4. THE SIN OF CREDIBILITY PROBLEMS
First there’s the simple problem of lack of continuity, as they say in the movie business—one scene contradicting another. If you have a mother with three kids in one scene and the same mother has seven kids in the next scene and it’s only six months later, there’s a credibility problem (or she’s done some mighty fast adopting). On a less obvious level, lack of credibility can occur in situations such as when children are preternaturally wise or always smarter than their parents, like those TV sitcom kids who talk with the ironic smarts of little Jon Stewarts or David Lettermans.
Lack of credibility is a real problem in memoirs or personal essays in which the first-person narrator, a stand-in for the author, fails to move us or fails to make readers trust and believe emotions or even facts. We’ve heard plenty about the controversies over falsified memoirs, such as James Frey’s or JT Leroy’s, but readers can find a narrator lacking in credibility due to an attitude of self-pity or self-aggrandizing; if the narrator is always the victim of others’ wrongs or always wins the day, the reader is eventually going to feel resentful and distrustful. To be credible, a memoir narrator writing from an adult perspective must be self-aware.
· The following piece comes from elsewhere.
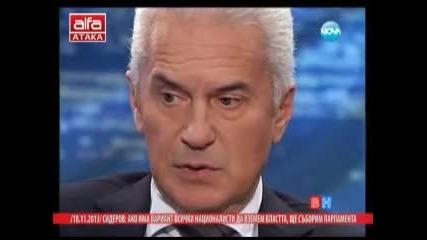 Волен Сидеров гост във всяка неделя 17.11.2013г.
Granted, in fiction we have the device of the unreliable narrator, as in Eudora Welty’s famous story “Why I Live at the P.O.,” and there are those memoirists, such as Lauren Slater, who have made a career out of unreliability, as in her book Lying. But these are cases in which the author
deliberately invites you to mistrust the narrator. In most novels and memoirs, trust between reader and narrator is essential. Don’t risk losing that trust by making your narrator either too self-regarding or too villainous to believe in your scenes.